- [Problem statement]:
Transcribe all data verbatim. Skip the pictures.

Source texts of formatted documents:
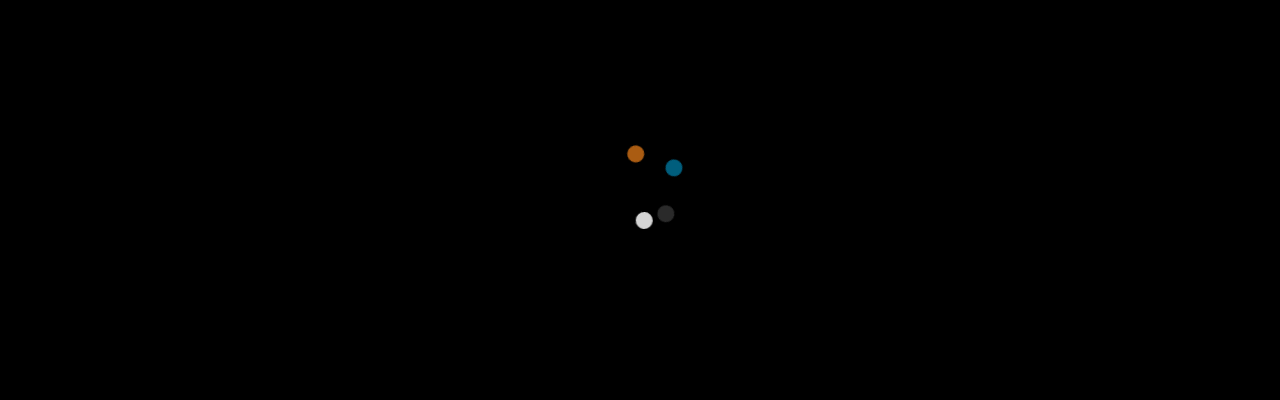

--- FILE ---
content_type: text/html
request_url: https://games.cdn.famobi.com/html5games/b/baby-lily-birthday/v070/?fg_domain=play.famobi.com&fg_aid=A1000-100&fg_uid=9b7c423a-10b7-40a4-8ffa-ebba665d38b4&fg_pid=5a106c0b-28b5-48e2-ab01-ce747dda340f&fg_beat=739&original_ref=
body_size: 1299
content:
<!DOCTYPE html>
<html lang="en">
<head>

	<meta charset="utf-8">

	<title>Baby Lily Birthday</title>

	<meta id="viewport" name="viewport" content="width=device-width, initial-scale=1.0, maximum-scale=1.0, user-scalable=no" />
	<meta name="apple-mobile-web-app-capable" content="yes">

	<style>
		html,body { margin: 0; padding: 0; height: 100%; overflow: hidden; }
		#openfl-content { background: #000000; width: 100%; height: 100%; }

		@font-face {
			font-family: 'Fredoka One';
			src: url('fonts/FredokaOne-Regular.eot');
			src: url('fonts/FredokaOne-Regular.eot?#iefix') format('embedded-opentype'),
			url('fonts/FredokaOne-Regular.svg#my-font-family') format('svg'),
			url('fonts/FredokaOne-Regular.woff') format('woff'),
			url('fonts/FredokaOne-Regular.ttf') format('truetype');
			font-weight: normal;
			font-style: normal;
		}
	</style>

    <script>
    	window.addEventListener ("touchmove", function (event) { event.preventDefault (); }, false);

		window.famobi_gameID = "baby-lily-birthday";
		window.famobi_gameJS = ['js/all.js',
			function() {
				// start the game
				lime.embed ("baby_lily_birthday", "openfl-content", 0, 0, { parameters: {} });
			}
		];
		(function (document, url, fgJS, firstJS) {
			fgJS = document.createElement('script');
			firstJS = document.getElementsByTagName('script')[0];
			fgJS.src = url + encodeURIComponent(document.location.href);
			firstJS.parentNode.insertBefore(fgJS, firstJS);
		})(document, '/html5games/gameapi/v1.js?e=');
    </script>
</head>
<body>
	<div id="openfl-content"></div>
</body>
</html>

- [Answer space]:
--- FILE ---
content_type: text/html
request_url: https://games.cdn.famobi.com/html5games/b/baby-lily-birthday/v070/?fg_domain=play.famobi.com&fg_aid=A1000-100&fg_uid=9b7c423a-10b7-40a4-8ffa-ebba665d38b4&fg_pid=5a106c0b-28b5-48e2-ab01-ce747dda340f&fg_beat=739&original_ref=
body_size: 1299
content:
<!DOCTYPE html>
<html lang="en">
<head>

	<meta charset="utf-8">

	<title>Baby Lily Birthday</title>

	<meta id="viewport" name="viewport" content="width=device-width, initial-scale=1.0, maximum-scale=1.0, user-scalable=no" />
	<meta name="apple-mobile-web-app-capable" content="yes">

	<style>
		html,body { margin: 0; padding: 0; height: 100%; overflow: hidden; }
		#openfl-content { background: #000000; width: 100%; height: 100%; }

		@font-face {
			font-family: 'Fredoka One';
			src: url('fonts/FredokaOne-Regular.eot');
			src: url('fonts/FredokaOne-Regular.eot?#iefix') format('embedded-opentype'),
			url('fonts/FredokaOne-Regular.svg#my-font-family') format('svg'),
			url('fonts/FredokaOne-Regular.woff') format('woff'),
			url('fonts/FredokaOne-Regular.ttf') format('truetype');
			font-weight: normal;
			font-style: normal;
		}
	</style>

    <script>
    	window.addEventListener ("touchmove", function (event) { event.preventDefault (); }, false);

		window.famobi_gameID = "baby-lily-birthday";
		window.famobi_gameJS = ['js/all.js',
			function() {
				// start the game
				lime.embed ("baby_lily_birthday", "openfl-content", 0, 0, { parameters: {} });
			}
		];
		(function (document, url, fgJS, firstJS) {
			fgJS = document.createElement('script');
			firstJS = document.getElementsByTagName('script')[0];
			fgJS.src = url + encodeURIComponent(document.location.href);
			firstJS.parentNode.insertBefore(fgJS, firstJS);
		})(document, '/html5games/gameapi/v1.js?e=');
    </script>
</head>
<body>
	<div id="openfl-content"></div>
</body>
</html>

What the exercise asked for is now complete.